Every phase of flight has requirements in knowledge, aircraft management, communications, or pilot ability. All to frequently, the greatest demands on our piloting skill occur just when the required ability to meet those demands have reached its lowest point. The pilot in a given phase of flight has a level of capacity in knowledge, flying skill, communications, and capability reserve. The analogy I have often used prior to solo is that I expect the student to be able to fly, navigate, and communicate in the airport pattern. At the same time he should talk to me about a completely unrelated matter. This last item is 'reserve capacity'. We drive cars all the time doing this. I do not want my soloed student to become overloaded and without the reserve capacity to handle the unexpected. I train my students in every area to have ample reserve capacity.

When something happens that you have not anticipated, your attention focuses. In flying, this often means that flying the airplane ceases to maintain its priority. Your training must cope this by teaching you to be aware of what exists in the present flight situation and using that information to heighten awareness of what can be expected to happen. How you react to the unexpected can be trained. Simulators are great for this with the big airplanes. Small aircraft 'unexpecteds' are only available in the POH and are not practical or safe to simulate.

Who's in Charge?
Low time instructors have most of the 'Who's in Charge?' kind of difficulty. This is because they have not had the opportunity for making the decisions.

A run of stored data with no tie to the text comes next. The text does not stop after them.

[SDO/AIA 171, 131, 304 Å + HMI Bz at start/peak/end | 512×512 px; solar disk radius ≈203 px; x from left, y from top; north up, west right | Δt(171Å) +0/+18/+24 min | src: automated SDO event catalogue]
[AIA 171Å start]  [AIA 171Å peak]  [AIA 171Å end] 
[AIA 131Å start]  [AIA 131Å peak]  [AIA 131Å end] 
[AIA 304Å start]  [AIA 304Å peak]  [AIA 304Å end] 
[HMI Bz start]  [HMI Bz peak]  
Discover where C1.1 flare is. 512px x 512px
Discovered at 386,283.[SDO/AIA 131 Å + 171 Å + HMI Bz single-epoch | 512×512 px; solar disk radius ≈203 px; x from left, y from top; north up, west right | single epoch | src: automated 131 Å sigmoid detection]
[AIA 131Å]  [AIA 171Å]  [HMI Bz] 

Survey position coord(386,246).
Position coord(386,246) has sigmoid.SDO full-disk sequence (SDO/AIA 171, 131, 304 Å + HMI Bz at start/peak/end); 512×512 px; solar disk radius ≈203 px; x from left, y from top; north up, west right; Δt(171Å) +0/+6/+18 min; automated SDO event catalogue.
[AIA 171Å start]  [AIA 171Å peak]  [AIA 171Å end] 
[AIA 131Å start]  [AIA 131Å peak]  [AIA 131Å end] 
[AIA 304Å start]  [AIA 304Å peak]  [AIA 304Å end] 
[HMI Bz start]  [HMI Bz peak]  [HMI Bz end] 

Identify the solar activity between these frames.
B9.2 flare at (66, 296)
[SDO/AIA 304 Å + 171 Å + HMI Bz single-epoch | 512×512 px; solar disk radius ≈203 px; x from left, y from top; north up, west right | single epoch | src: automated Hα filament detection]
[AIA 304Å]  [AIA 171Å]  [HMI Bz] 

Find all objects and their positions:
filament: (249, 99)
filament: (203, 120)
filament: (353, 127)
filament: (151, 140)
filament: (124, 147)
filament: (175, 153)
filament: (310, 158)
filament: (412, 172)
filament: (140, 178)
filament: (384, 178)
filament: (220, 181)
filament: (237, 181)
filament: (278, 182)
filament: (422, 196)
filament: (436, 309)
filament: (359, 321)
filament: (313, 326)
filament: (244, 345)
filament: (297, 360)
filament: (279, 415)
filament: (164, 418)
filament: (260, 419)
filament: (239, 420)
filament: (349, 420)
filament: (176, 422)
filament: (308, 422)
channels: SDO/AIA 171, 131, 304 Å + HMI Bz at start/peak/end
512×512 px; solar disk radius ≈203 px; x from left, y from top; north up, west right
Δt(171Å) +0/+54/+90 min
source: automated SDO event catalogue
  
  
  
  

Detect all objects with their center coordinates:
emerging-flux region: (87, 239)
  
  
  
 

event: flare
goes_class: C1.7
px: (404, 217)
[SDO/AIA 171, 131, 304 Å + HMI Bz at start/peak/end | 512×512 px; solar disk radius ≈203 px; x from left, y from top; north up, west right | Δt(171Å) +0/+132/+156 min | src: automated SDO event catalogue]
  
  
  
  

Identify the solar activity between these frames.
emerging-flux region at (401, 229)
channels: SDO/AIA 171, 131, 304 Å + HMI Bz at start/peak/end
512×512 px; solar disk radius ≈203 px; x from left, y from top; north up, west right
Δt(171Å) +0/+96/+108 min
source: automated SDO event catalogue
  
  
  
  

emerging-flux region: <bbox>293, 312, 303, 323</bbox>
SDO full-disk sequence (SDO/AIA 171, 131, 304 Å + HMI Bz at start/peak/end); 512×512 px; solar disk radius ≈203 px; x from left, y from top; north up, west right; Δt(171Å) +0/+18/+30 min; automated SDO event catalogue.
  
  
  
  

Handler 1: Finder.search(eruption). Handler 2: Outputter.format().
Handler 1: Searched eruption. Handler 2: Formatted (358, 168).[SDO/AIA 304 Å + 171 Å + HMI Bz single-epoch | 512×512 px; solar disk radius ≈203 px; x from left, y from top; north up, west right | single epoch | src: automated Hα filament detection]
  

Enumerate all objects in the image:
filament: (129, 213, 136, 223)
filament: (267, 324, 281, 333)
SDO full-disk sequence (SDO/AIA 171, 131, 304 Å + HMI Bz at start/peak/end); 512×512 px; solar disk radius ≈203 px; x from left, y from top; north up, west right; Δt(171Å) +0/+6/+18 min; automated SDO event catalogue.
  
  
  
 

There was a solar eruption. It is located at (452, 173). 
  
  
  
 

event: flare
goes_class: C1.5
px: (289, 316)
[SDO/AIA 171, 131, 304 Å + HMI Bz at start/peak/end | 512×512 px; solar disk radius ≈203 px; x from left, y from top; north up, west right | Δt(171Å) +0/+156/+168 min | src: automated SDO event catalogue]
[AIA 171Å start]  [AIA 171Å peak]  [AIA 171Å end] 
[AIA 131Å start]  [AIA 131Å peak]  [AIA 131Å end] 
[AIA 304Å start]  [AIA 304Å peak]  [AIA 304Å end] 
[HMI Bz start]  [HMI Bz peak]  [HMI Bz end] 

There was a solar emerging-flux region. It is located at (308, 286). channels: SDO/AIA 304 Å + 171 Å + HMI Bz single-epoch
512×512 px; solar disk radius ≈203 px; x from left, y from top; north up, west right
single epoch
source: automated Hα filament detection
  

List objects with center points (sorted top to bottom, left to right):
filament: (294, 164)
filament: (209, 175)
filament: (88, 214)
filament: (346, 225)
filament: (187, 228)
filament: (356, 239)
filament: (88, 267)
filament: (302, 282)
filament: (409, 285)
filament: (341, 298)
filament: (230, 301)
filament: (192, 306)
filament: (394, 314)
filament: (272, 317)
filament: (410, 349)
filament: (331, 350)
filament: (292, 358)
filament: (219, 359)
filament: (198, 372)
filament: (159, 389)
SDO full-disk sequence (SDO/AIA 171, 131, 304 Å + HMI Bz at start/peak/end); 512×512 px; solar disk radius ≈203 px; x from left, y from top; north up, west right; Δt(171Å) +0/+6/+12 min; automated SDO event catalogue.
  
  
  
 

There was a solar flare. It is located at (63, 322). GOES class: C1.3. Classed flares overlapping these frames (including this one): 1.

There are several kinds of situations that require this kind of experience and knowledge. Any exchange of control should be predicated on the assumption that the exchange will improve and not exacerbate a situation.

Low time instructors tend to delay taking over the controls when dealing with an advanced student. No instructor should make assumptions about the capabilities of a student that will delay assumption of control when safety parameters are exceeded. These safety conditions are most likely to occur during the approach and landing phases. Every instructor should precede the flight with a comprehensive review of what will be covered specifically directed toward situations conducive toward distraction.

VERY specific control transfer is required when...
1) A problem exists relative to safety.
This can be so simple as not clearing, yoke position while taxiing, cross-control turns, procedure errors, airspeed, trim, etc.

2) Related to a transfer of control.
The CFI should make prior arrangement with anyone having access to the cockpit controls as to what he will say in taking over control of the aircraft. The exchange of control authority should be explicit and positive.

3) Conflict of control exists
Where prior arrangements of control authority have not been made and no positive exchange is made, both pilots may be working at cross-purposes. Control manipulations become exaggerated due to the mix of control forces. An accident usually results.

4) Nobody is in control
This occurs when the pilot in control 'gives up' and expects the other pilot (CFI) to take over and salvage a situation. The CFI may refuse or fail to recognize the control transfer. You will only get away with 'nobody' in control if the aircraft is trimmed for its flight situation.

5) Failure to Communicate in the cockpit
Confusion in the transfer of control any one of the above situations can arise if prior arrangements are not made. "I got it" is ambiguous. "I have the controls" is less ambiguous. This statement requires that the other pilot respond with, "You have the controls" Using the word airplane in these phrases is ambiguous in that the reference could be to traffic.

6) The competent pilot does not need to prove anything.
Being competitive and a winner are not traits that apply to the flying of light planes. Aerobatics and the military are reserved spaces for these traits. Soloing is not the goal or end-all of flying. Competence and safety are what we are after on every flight. Our life ambition is to become an old pilot. (What, again!) All you prove is stupidity if you fly in a manner or situation to prove something. Competence is shown most often by not flying, than by flying.